> _WHAT TO DO_
Please reproduce the listing from the line containing "By looking at" through the end of the listing, with "situated" changed to "positioned" and nothing else altered.

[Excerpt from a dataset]
——

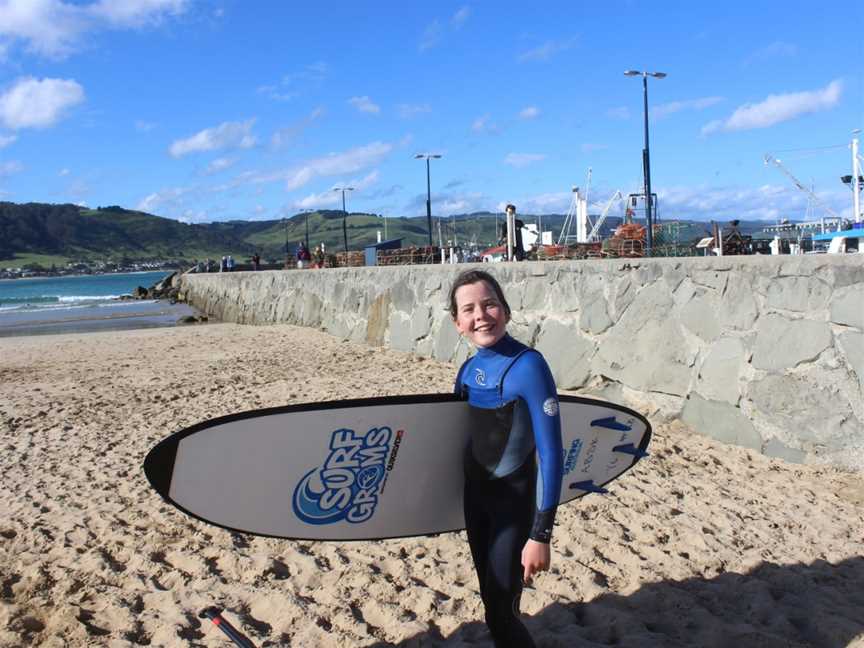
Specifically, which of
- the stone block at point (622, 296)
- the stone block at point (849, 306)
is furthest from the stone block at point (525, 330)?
the stone block at point (849, 306)

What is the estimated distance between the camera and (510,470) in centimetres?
220

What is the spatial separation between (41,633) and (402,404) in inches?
70.3

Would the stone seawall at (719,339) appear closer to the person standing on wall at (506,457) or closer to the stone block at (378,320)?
the stone block at (378,320)

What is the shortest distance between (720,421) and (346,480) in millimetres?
3462

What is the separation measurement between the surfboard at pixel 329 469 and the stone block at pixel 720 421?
2.76 meters

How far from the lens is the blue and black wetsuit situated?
6.84ft

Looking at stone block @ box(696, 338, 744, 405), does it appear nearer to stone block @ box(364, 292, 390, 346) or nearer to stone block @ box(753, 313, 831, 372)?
stone block @ box(753, 313, 831, 372)

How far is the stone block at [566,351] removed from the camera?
21.0 ft

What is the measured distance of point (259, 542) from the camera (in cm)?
375

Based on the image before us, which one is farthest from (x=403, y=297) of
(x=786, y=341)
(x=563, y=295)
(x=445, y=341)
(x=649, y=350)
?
(x=786, y=341)

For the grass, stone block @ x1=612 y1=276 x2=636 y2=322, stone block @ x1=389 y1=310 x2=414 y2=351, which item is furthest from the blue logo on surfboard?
the grass

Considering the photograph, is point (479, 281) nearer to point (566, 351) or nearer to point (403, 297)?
point (566, 351)

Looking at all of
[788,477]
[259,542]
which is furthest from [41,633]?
[788,477]

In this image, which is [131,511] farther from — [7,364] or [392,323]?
[7,364]
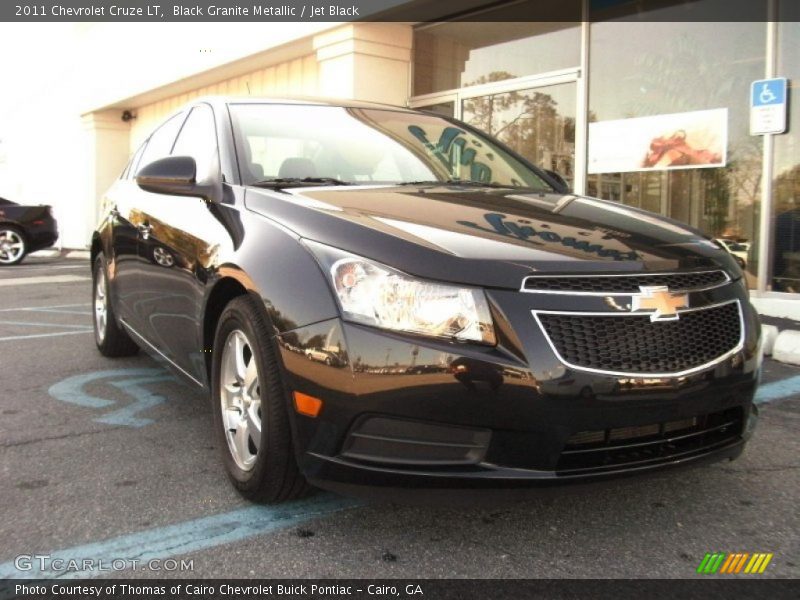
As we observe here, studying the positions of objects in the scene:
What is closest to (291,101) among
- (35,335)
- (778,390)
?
(778,390)

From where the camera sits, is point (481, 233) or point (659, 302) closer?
point (659, 302)

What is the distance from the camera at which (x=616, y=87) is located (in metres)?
7.82

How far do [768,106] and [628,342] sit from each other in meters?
5.28

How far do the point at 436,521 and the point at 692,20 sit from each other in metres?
6.40

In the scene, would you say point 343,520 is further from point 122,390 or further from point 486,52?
point 486,52

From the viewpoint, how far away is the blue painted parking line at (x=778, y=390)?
4117mm

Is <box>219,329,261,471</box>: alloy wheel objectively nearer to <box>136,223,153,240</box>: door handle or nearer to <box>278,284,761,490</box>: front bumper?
<box>278,284,761,490</box>: front bumper

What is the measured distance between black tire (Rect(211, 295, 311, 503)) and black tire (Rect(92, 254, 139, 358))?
2466 mm

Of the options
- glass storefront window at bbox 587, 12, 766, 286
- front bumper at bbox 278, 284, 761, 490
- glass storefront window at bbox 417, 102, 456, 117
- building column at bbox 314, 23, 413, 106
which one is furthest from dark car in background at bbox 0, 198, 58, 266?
front bumper at bbox 278, 284, 761, 490

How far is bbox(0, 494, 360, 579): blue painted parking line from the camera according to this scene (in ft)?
7.30

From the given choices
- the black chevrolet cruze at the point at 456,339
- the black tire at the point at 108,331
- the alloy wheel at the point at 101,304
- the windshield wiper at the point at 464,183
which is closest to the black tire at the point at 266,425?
the black chevrolet cruze at the point at 456,339

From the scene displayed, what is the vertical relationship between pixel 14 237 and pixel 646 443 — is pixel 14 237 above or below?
above

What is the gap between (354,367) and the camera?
6.93ft

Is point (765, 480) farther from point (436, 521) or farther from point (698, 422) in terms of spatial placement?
point (436, 521)
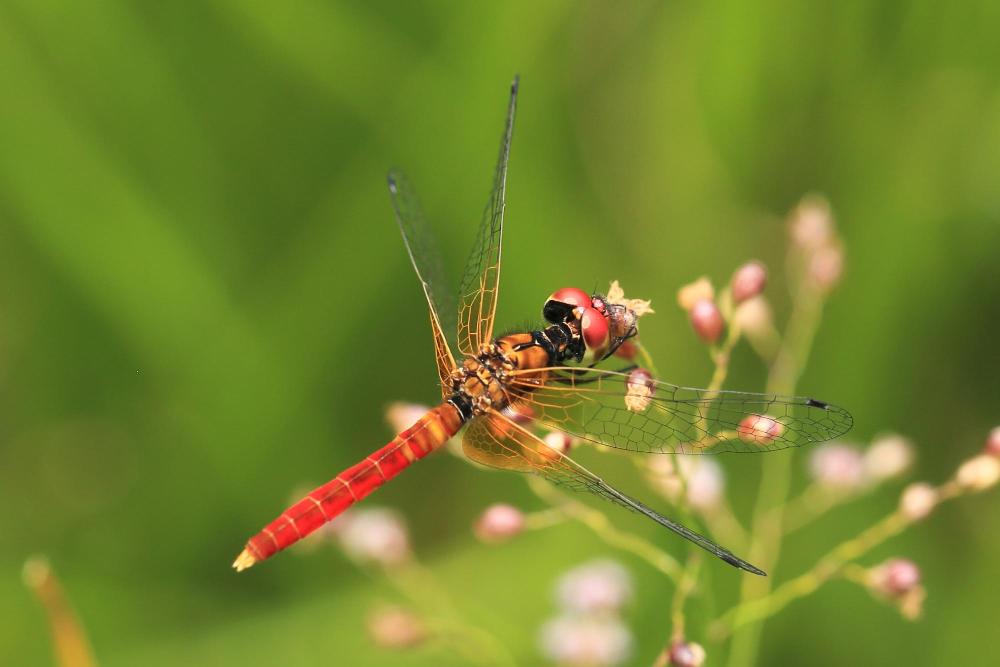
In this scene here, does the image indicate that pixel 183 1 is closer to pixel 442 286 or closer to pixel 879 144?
pixel 442 286

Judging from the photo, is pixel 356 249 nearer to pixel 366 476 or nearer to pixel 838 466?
pixel 366 476

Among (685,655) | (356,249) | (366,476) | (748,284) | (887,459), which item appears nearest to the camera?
(685,655)

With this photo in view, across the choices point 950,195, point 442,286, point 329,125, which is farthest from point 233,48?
point 950,195

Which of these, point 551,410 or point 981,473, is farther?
point 551,410

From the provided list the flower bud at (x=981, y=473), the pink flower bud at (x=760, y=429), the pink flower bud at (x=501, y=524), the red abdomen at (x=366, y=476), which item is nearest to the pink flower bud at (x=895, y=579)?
the flower bud at (x=981, y=473)

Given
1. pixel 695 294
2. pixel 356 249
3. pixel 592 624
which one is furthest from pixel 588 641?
pixel 356 249

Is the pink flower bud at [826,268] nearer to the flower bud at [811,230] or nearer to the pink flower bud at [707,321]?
the flower bud at [811,230]
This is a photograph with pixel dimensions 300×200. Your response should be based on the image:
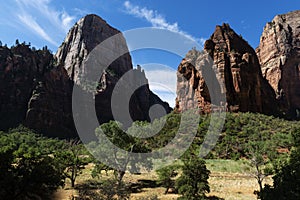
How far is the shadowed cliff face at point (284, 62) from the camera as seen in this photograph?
370ft

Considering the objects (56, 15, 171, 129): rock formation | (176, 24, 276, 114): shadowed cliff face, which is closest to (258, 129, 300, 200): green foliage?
(176, 24, 276, 114): shadowed cliff face

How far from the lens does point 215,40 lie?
Result: 306 feet

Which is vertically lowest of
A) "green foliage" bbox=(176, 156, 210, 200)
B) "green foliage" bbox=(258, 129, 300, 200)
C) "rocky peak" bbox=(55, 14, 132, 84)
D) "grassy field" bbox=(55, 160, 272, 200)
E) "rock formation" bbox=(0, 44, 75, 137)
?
"grassy field" bbox=(55, 160, 272, 200)

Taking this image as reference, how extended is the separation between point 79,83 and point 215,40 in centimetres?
7223

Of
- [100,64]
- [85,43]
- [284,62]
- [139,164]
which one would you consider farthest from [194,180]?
Result: [85,43]

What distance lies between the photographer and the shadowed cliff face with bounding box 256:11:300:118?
11269 cm

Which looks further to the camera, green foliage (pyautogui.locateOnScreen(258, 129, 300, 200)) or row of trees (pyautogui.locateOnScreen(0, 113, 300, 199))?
row of trees (pyautogui.locateOnScreen(0, 113, 300, 199))

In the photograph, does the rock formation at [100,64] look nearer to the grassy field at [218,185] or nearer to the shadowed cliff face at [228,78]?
the shadowed cliff face at [228,78]

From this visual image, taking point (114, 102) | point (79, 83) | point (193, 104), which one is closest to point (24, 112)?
point (79, 83)

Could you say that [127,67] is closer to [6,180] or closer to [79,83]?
[79,83]

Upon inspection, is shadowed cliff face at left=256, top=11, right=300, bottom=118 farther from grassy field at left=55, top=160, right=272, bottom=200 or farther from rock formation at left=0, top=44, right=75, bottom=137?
rock formation at left=0, top=44, right=75, bottom=137

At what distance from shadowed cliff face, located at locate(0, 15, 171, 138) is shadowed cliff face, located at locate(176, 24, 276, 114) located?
146ft

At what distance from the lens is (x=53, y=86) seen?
11288cm

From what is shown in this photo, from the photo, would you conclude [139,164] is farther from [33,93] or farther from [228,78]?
[33,93]
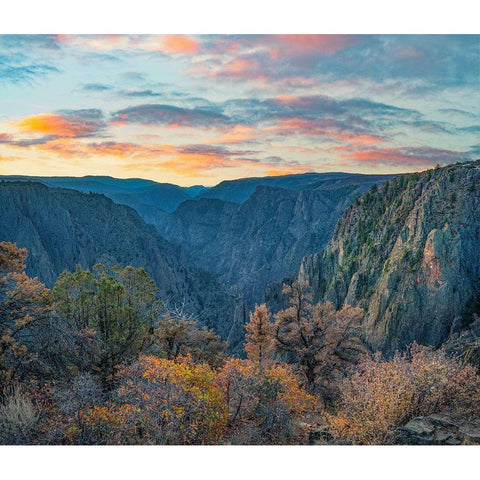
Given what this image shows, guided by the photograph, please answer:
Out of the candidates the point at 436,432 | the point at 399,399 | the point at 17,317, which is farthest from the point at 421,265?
the point at 17,317

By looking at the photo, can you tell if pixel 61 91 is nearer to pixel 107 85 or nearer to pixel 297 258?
pixel 107 85

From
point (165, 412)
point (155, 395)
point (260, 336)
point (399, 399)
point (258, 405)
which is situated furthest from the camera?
point (260, 336)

——

> _TASK ANSWER_
By looking at the photo, can you tell if pixel 61 91 is nearer to pixel 107 85 or nearer to pixel 297 258?
pixel 107 85

From
point (165, 412)
point (155, 395)
point (260, 336)
point (399, 399)
point (258, 405)
which is positioned furthest from the camera?
point (260, 336)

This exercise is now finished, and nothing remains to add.